• Task brief:
Quote verbatim the span of lines that begins the listing below and closes with the line containing "For each pattern".

[Provided data]

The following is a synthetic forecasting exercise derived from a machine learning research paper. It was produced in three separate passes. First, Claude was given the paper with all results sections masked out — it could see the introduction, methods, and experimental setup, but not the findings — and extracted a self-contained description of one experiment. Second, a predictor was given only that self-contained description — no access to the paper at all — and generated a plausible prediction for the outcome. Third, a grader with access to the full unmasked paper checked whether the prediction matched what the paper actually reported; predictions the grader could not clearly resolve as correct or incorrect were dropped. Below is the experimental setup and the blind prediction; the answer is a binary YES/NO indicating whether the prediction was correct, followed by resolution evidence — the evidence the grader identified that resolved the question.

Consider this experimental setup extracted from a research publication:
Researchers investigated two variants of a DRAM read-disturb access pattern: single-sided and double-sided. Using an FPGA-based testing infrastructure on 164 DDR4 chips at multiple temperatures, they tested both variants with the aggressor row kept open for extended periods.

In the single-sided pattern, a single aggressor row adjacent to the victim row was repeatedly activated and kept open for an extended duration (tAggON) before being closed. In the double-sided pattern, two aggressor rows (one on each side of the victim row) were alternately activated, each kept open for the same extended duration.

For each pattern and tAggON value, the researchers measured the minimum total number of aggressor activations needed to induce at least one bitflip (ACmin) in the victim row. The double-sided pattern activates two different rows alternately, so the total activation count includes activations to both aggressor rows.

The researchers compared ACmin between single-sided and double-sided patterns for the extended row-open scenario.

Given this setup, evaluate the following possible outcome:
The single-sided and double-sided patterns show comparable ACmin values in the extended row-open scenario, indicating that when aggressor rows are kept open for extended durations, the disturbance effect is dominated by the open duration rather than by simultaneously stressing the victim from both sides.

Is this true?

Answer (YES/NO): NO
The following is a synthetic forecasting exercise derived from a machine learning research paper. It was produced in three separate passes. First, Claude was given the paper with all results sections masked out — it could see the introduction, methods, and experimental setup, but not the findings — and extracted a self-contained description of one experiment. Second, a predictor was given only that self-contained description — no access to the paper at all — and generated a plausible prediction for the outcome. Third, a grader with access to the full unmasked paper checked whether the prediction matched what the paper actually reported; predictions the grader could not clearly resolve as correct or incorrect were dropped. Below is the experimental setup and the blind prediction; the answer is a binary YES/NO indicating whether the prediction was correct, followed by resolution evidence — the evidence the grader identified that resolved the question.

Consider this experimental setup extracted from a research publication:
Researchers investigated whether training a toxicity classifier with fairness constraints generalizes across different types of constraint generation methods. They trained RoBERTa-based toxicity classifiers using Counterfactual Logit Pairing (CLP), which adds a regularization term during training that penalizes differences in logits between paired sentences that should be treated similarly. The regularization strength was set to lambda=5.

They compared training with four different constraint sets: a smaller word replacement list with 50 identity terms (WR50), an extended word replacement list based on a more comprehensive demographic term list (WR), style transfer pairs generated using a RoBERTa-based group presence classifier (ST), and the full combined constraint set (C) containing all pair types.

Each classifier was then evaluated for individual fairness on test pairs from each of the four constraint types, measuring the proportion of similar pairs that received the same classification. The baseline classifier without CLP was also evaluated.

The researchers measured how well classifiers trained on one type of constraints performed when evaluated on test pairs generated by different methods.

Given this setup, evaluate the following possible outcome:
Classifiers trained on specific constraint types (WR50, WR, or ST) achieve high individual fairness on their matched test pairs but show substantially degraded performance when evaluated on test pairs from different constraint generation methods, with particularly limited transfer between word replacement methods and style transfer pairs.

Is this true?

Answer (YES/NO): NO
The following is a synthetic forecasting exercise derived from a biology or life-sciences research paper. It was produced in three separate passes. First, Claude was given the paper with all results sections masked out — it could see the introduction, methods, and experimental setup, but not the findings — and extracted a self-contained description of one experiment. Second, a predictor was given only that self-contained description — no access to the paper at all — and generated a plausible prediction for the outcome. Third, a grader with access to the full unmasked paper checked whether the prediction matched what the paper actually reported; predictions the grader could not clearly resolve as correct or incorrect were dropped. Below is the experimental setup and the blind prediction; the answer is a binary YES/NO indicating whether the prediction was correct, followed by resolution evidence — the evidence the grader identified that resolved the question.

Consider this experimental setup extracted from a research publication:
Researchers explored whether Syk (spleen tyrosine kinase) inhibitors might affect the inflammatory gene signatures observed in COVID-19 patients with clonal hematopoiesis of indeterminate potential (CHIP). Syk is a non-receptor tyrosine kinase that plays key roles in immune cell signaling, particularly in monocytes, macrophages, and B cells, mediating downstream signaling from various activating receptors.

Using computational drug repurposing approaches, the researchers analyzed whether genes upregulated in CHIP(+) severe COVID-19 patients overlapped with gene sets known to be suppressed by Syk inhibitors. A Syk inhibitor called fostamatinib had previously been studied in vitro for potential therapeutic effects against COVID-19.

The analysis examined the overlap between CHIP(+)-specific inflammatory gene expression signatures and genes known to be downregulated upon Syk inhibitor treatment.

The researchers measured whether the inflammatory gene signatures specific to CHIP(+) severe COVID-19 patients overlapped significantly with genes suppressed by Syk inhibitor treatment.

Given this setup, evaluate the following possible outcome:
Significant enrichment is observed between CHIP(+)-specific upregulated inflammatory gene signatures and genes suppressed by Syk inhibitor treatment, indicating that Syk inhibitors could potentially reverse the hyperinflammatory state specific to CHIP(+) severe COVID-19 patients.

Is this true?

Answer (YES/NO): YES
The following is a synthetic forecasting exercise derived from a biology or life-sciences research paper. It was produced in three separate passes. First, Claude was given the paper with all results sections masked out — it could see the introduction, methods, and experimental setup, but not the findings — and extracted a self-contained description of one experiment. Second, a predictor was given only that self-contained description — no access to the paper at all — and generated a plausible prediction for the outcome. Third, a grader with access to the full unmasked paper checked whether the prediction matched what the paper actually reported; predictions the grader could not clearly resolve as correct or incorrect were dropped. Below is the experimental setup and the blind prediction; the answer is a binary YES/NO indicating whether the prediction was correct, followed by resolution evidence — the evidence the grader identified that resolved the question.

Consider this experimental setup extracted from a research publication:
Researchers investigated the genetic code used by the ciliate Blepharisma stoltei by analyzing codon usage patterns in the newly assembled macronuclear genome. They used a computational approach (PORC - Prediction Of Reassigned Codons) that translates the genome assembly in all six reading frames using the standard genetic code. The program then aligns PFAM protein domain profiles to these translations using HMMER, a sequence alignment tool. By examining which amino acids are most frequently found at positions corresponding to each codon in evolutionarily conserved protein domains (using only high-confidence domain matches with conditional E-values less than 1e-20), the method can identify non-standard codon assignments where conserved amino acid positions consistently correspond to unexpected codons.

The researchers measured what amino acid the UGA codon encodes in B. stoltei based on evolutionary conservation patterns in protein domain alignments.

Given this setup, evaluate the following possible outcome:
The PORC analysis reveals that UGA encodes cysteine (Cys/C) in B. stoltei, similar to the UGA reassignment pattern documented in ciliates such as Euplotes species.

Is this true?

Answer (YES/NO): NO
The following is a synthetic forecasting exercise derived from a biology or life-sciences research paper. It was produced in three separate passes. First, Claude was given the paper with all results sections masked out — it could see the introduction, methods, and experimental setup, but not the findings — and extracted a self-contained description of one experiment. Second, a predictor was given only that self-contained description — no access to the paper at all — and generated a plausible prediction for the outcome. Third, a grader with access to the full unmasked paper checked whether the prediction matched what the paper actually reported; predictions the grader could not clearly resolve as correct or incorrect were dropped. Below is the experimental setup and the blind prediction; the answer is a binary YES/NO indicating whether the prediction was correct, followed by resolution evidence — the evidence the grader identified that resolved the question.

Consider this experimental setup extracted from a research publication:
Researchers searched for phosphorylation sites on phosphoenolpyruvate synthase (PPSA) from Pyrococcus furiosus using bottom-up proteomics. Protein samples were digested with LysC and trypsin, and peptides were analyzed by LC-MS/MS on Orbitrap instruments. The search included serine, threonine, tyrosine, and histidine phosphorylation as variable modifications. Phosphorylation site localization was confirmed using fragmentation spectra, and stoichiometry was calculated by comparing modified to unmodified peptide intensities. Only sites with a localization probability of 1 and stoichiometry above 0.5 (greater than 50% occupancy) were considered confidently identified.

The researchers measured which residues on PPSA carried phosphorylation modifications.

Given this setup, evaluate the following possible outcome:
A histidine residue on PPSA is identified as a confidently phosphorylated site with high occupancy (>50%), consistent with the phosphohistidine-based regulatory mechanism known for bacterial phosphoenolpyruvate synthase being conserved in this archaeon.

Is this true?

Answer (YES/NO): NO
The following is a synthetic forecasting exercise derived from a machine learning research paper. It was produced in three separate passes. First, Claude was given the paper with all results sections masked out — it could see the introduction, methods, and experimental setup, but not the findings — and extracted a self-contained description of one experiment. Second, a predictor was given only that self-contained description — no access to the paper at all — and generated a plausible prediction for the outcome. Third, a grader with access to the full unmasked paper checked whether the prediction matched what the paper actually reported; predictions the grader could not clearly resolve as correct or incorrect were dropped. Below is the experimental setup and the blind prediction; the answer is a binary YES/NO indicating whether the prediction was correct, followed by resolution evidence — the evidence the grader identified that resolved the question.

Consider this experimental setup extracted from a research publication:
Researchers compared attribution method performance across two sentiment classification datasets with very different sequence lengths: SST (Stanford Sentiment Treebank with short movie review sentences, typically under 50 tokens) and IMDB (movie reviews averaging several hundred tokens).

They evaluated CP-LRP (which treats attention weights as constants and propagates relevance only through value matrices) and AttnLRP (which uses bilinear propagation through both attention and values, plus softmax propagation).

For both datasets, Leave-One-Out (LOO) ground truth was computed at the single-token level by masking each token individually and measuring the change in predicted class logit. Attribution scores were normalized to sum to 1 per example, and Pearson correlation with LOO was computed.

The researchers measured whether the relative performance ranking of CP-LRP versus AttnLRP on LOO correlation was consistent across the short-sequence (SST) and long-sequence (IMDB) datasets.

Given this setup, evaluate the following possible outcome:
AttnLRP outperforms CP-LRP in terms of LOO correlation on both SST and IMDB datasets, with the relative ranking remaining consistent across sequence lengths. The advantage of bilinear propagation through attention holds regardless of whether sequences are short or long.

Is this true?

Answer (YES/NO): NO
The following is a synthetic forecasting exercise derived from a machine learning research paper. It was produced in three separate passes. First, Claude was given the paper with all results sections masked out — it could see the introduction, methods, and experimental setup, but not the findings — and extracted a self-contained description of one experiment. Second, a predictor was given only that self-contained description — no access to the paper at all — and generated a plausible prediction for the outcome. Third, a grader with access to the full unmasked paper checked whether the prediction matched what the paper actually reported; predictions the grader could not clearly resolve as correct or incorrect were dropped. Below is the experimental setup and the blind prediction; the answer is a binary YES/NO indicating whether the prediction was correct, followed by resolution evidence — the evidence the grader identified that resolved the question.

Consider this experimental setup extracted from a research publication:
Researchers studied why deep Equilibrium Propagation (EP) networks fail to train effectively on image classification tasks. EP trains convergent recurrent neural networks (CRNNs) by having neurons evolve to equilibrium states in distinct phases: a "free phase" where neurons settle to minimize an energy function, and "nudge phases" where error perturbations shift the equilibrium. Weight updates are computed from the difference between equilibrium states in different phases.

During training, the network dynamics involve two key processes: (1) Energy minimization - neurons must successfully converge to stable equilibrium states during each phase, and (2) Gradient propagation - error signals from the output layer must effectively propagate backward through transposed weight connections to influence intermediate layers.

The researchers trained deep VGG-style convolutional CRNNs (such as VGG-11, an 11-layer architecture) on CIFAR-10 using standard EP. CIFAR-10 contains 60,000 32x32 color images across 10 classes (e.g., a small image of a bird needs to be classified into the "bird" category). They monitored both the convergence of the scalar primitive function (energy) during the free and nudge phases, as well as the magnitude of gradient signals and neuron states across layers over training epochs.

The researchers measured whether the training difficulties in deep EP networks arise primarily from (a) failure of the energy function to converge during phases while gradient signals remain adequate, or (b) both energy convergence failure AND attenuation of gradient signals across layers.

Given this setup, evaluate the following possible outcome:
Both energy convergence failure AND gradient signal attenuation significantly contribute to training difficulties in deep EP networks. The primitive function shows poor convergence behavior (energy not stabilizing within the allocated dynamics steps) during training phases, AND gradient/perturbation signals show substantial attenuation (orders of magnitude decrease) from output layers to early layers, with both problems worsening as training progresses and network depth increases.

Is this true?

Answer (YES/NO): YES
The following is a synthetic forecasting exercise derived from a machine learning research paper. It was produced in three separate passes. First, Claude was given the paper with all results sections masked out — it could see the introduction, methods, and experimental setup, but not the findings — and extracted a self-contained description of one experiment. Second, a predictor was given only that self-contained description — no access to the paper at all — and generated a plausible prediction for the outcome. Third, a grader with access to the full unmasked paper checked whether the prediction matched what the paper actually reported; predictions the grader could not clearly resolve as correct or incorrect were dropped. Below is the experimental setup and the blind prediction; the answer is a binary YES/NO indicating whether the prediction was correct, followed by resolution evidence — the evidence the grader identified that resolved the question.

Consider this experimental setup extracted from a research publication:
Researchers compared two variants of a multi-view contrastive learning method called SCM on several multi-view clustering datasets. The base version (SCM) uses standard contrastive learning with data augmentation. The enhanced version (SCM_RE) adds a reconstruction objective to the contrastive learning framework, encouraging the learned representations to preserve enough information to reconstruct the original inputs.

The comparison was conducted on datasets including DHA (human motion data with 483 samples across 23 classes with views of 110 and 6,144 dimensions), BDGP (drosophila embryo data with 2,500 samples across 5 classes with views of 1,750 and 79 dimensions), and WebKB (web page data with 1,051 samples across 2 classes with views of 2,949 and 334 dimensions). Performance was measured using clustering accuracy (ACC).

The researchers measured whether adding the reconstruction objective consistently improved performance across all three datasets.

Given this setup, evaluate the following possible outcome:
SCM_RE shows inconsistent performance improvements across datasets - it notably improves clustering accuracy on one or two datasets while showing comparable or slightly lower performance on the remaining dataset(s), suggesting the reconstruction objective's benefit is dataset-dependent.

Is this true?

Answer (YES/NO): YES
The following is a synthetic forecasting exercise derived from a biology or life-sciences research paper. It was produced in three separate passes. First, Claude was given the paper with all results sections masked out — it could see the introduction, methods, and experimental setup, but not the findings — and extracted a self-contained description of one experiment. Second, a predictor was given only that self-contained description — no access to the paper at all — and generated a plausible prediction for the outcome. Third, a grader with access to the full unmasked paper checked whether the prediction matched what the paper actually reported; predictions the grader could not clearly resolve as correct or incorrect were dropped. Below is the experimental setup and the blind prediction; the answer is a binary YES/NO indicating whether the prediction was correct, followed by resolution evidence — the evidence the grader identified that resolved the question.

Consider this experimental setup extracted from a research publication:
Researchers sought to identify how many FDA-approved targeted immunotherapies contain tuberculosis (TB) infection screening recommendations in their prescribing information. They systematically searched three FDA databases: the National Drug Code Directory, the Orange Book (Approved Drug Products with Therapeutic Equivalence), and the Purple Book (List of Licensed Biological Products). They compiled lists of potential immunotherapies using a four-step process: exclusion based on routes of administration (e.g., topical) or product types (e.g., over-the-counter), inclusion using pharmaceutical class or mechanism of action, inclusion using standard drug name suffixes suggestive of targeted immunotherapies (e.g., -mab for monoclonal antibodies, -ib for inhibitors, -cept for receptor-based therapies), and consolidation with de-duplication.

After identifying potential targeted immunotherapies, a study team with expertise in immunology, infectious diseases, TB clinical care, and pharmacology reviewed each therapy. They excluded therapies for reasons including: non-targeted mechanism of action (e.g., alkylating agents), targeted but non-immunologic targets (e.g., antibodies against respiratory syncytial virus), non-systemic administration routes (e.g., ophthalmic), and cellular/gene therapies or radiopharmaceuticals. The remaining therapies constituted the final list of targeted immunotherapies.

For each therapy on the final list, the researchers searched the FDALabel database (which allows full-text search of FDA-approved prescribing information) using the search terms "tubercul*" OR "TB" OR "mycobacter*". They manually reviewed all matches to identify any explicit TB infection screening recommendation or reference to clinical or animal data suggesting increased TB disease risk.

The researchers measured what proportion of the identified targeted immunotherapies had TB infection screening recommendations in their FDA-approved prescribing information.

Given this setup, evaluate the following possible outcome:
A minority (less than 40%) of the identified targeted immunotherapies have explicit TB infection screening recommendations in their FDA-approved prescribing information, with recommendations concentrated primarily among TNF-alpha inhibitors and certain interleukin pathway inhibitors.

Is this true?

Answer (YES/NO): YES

[/Provided data]

• Exercise result:
The following is a synthetic forecasting exercise derived from a machine learning research paper. It was produced in three separate passes. First, Claude was given the paper with all results sections masked out — it could see the introduction, methods, and experimental setup, but not the findings — and extracted a self-contained description of one experiment. Second, a predictor was given only that self-contained description — no access to the paper at all — and generated a plausible prediction for the outcome. Third, a grader with access to the full unmasked paper checked whether the prediction matched what the paper actually reported; predictions the grader could not clearly resolve as correct or incorrect were dropped. Below is the experimental setup and the blind prediction; the answer is a binary YES/NO indicating whether the prediction was correct, followed by resolution evidence — the evidence the grader identified that resolved the question.

Consider this experimental setup extracted from a research publication:
Researchers investigated two variants of a DRAM read-disturb access pattern: single-sided and double-sided. Using an FPGA-based testing infrastructure on 164 DDR4 chips at multiple temperatures, they tested both variants with the aggressor row kept open for extended periods.

In the single-sided pattern, a single aggressor row adjacent to the victim row was repeatedly activated and kept open for an extended duration (tAggON) before being closed. In the double-sided pattern, two aggressor rows (one on each side of the victim row) were alternately activated, each kept open for the same extended duration.

For each pattern and tAggON value, the researchers measured the minimum total number of aggressor activations needed to induce at least one bitflip (ACmin) in the victim row. The double-sided pattern activates two different rows alternately, so the total activation count includes activations to both aggressor rows.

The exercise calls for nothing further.